(Nov. 30) The White House has not given up the fight to compel employers to more strictly enforce immigration law.

Despite a U.S. District Court ruling in California Oct. 10 that stopped the Bush administration from beginning a crackdown on employers who receive no-match letters from the Social Security Administration, the White House has asked the court to oversee new rulemaking on no-match enforcement.

On Oct. 10, U.S. District Judge Charles Breyer in California had stopped the government from mailing Social Security “no-match” letters to 140,000 U.S. employers.
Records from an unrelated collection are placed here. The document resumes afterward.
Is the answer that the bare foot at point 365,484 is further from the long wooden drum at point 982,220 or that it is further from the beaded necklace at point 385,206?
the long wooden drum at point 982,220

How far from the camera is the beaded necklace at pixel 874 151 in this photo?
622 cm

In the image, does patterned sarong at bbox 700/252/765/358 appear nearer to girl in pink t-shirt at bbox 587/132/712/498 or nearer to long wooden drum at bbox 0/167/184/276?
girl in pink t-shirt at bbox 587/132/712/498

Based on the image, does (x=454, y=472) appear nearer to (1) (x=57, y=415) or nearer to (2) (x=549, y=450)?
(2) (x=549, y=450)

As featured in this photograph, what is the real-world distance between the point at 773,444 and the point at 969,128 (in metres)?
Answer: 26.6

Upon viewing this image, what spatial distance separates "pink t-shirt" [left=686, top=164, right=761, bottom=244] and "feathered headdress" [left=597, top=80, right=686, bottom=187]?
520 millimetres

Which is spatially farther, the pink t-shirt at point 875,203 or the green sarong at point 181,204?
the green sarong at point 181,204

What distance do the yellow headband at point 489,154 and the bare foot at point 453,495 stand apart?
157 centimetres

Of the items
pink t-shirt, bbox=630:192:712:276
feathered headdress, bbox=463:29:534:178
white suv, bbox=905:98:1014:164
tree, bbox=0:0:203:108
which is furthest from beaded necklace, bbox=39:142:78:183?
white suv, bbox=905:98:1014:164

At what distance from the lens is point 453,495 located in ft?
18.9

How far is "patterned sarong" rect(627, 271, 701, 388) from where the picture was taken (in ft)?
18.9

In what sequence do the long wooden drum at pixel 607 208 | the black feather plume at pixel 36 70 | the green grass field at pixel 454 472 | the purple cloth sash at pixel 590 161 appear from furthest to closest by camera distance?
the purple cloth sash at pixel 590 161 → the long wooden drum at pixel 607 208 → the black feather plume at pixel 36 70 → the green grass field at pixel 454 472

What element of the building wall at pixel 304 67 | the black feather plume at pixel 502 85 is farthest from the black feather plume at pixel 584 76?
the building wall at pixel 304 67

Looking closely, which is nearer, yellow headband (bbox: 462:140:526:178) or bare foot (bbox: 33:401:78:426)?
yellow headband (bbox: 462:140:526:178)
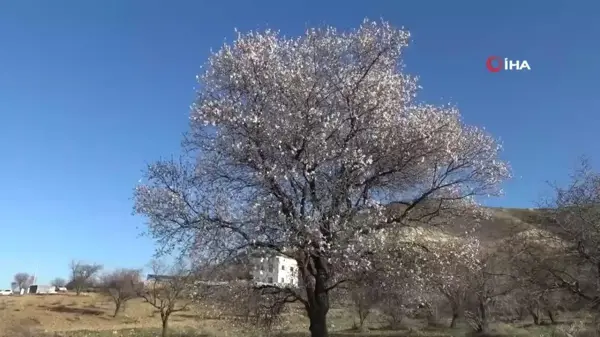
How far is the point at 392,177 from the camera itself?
18.0 meters

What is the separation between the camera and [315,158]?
16375mm

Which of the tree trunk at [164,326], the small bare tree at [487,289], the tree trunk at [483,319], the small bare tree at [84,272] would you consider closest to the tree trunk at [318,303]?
the small bare tree at [487,289]

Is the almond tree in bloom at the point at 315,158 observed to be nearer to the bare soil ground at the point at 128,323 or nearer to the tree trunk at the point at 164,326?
the bare soil ground at the point at 128,323

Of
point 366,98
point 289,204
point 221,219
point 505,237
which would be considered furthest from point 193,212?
point 505,237

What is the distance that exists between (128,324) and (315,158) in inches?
2058

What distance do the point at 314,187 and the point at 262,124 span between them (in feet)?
8.01

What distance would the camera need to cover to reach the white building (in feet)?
56.1

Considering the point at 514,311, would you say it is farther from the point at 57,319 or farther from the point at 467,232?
the point at 57,319

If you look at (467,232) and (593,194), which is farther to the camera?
(593,194)

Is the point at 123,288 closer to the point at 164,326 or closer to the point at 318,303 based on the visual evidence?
the point at 164,326

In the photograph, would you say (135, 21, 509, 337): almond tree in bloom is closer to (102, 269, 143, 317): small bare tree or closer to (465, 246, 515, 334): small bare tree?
(465, 246, 515, 334): small bare tree

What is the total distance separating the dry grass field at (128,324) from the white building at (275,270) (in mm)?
12797

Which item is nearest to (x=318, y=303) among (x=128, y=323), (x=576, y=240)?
(x=576, y=240)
He said then the Department of Homeland Security didn’t fulfill its requirements to assess the impact of the regulation on small businesses and also questioned the accuracy of the Social Security Administration database.

Now, the administration has asked Breyer to monitor the rulemaking and allow it to continue, said Craig Regelbrugge, senior director of government relations for the American Nursery and Landscape Association, Washington, D.C., and spokesman for the Agriculture Coalition for Immigration Reform.
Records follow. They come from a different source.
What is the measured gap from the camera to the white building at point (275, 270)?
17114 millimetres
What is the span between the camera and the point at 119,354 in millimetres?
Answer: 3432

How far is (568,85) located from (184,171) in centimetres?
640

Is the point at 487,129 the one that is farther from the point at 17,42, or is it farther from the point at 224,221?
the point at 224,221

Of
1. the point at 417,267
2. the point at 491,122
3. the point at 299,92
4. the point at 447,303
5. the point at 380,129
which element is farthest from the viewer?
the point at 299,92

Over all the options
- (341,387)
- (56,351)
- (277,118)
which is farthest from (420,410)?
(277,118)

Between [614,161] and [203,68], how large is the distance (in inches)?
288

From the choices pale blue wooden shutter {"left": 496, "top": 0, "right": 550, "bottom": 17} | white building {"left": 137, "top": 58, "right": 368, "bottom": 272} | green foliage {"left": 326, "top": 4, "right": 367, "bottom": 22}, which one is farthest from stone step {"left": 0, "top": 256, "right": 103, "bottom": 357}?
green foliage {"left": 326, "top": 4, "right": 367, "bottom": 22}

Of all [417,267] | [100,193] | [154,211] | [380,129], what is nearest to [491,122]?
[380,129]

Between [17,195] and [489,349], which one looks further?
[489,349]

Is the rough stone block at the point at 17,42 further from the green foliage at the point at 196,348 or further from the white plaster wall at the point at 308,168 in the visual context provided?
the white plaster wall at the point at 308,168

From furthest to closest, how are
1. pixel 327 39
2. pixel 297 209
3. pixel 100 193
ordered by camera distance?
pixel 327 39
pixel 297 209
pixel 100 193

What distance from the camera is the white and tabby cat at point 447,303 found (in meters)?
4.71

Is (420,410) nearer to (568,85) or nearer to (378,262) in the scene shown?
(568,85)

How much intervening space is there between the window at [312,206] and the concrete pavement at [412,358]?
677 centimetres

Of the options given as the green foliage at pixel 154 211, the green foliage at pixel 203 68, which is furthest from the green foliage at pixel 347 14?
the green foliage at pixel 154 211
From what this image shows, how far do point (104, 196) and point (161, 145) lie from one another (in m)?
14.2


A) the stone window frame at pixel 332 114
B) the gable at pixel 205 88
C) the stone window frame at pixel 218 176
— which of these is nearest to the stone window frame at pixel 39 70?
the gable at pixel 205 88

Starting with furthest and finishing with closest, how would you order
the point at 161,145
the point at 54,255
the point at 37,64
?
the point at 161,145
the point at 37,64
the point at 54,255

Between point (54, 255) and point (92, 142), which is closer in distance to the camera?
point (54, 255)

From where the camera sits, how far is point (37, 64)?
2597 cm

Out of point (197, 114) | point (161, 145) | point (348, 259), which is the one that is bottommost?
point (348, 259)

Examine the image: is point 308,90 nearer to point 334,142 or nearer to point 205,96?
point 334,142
Regelbrugge said Nov. 28 it was likely the court would agree to the White House request.

By not appealing the case, the administration may still have time to issue a final rule before the end President Bush’s second term, he said.
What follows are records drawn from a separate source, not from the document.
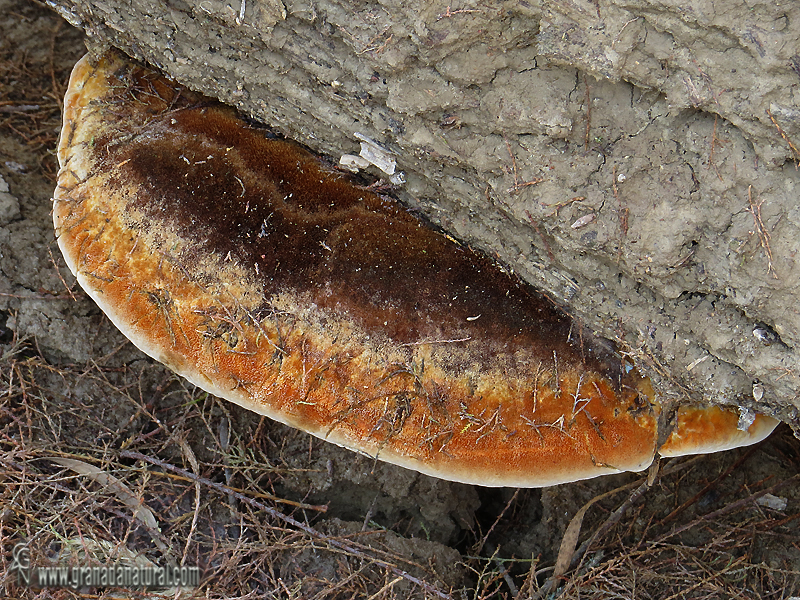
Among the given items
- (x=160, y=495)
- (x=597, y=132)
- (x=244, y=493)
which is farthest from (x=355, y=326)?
(x=160, y=495)

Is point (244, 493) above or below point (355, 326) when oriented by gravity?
below

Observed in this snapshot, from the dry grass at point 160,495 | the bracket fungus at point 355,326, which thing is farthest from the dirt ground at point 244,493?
the bracket fungus at point 355,326

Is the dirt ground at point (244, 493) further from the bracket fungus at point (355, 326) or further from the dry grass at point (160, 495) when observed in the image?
the bracket fungus at point (355, 326)

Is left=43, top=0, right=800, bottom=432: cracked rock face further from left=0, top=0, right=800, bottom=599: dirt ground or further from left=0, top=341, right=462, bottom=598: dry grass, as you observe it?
left=0, top=341, right=462, bottom=598: dry grass

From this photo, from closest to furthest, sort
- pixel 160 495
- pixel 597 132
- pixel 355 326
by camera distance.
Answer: pixel 597 132 < pixel 355 326 < pixel 160 495

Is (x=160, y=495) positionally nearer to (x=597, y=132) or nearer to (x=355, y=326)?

Tom Nassif, president of Western Growers, Irvine, Calif., said in an opinion piece published Nov. 20 in The Wall Street Journal that the administration’s approach to the no-match enforcement was poised to hurt agriculture.

“If the DHS’s no-match program had gone forward, America’s domestic food supply would have been irreparably damaged. Small farm owners would have gone out of business and large operators could have taken their operations abroad — taking hundreds of thousands of jobs with them,” Nassif wrote.

If the court agrees with the White House request, the administration’s revised proposed rule on no-match enforcement could be published in December or January, Regelbrugge said. With a 45-day comment period likely, he said it is possible to see a final rule year in place for worksite enforcement of the no-match rule by mid-2008.

Implementation of tougher enforcement of the no-match rule without broader immigration reform is unacceptable, Regelbrugge said.

Any no-match rule that goes forward is likely to affect the most experienced farm workers the most, he warned.

The DHS plan originally called on employers to fire employees within 90 days if mismatches with the Social Security numbers could not be resolved.

Under a no-match enforcement scenario, Regelbrugge said highly seasonal or short term farm workers probably would still be able to move from employer to employer before no-match letters catch up with them.

However, the year-round or long season farm worker may be deeply hurt, he said. For example, mushroom growers who use workers throughout the year could face devastating losses of their workforce, he said.